### GIVEN EXERCISE
Reproduce the listing below word for word, but leave out the pictures.

### ENTRIES
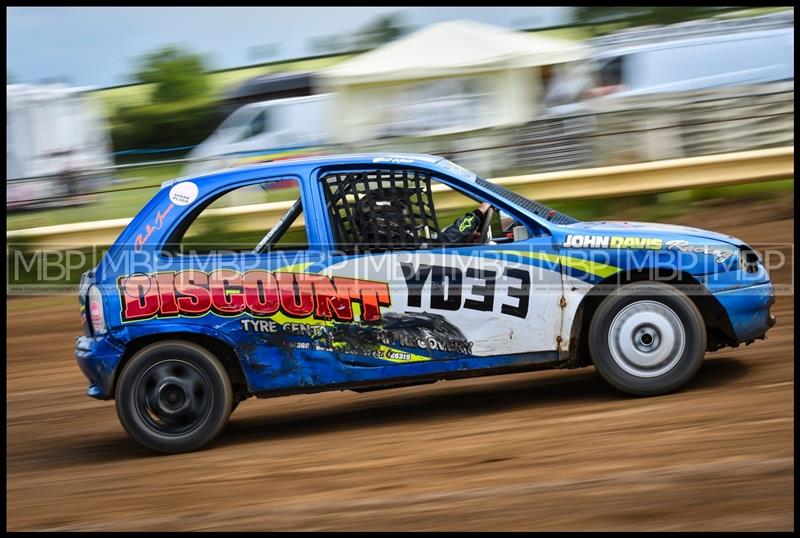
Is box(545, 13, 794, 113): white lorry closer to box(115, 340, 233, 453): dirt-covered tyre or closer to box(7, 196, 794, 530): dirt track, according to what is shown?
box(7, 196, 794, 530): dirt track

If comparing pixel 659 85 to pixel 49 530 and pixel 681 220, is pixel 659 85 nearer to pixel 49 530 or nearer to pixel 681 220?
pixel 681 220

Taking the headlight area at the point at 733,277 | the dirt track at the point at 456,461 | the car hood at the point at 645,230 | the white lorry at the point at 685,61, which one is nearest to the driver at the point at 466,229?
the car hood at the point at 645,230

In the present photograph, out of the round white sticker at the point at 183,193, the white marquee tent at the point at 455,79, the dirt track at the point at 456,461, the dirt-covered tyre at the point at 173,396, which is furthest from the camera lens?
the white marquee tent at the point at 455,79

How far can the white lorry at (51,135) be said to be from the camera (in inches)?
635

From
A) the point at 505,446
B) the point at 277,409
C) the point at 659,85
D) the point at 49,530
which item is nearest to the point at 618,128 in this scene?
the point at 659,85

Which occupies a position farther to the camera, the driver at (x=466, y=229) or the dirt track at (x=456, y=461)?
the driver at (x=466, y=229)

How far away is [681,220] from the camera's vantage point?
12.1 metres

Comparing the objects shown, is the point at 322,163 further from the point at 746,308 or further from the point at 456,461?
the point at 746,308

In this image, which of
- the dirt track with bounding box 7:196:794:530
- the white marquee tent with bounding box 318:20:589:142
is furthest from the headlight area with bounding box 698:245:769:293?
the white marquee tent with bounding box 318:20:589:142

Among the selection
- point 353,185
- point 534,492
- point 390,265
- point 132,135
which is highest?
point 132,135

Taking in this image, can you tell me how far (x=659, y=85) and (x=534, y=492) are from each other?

### RESULT OF THIS TASK
Is box(545, 13, 794, 113): white lorry closer to box(115, 340, 233, 453): dirt-covered tyre or closer to box(7, 196, 794, 530): dirt track, according to what is shown?
box(7, 196, 794, 530): dirt track

If comparing pixel 659 85 to pixel 49 530 and pixel 681 220, is pixel 659 85 nearer to pixel 49 530 or nearer to pixel 681 220?
pixel 681 220

Taking the headlight area at the point at 733,277 | the dirt track at the point at 456,461 | the car hood at the point at 645,230 | the white lorry at the point at 685,61, which one is nearest to the driver at the point at 466,229?
the car hood at the point at 645,230

In the present photograph, out of the round white sticker at the point at 183,193, the white marquee tent at the point at 455,79, the dirt track at the point at 456,461, the dirt-covered tyre at the point at 173,396, which is furthest from the camera lens?
the white marquee tent at the point at 455,79

How far can the white lorry at (51,135) be said to be from the camera (in inches)?
635

From
A) the point at 505,446
B) the point at 277,409
C) the point at 659,85
D) the point at 49,530
which item is nearest to the point at 618,128 in this scene?
the point at 659,85

Which occupies a position farther to the camera, the driver at (x=466, y=229) or the dirt track at (x=456, y=461)?
the driver at (x=466, y=229)

How far away is [681,220] from the camera's vantage point?
12.1 metres

Comparing the objects shown, is the point at 322,163 further from the point at 746,308 or further from the point at 456,461?
the point at 746,308

In this image, which of
- the dirt track with bounding box 7:196:794:530
- the white marquee tent with bounding box 318:20:589:142
is furthest from the headlight area with bounding box 698:245:769:293?
the white marquee tent with bounding box 318:20:589:142

Among the selection
- point 353,185
- point 534,492
- point 390,265
- point 132,135
which is highest?
point 132,135

Taking in this image, can you tell me how far (x=659, y=85) and (x=534, y=492) are from each other?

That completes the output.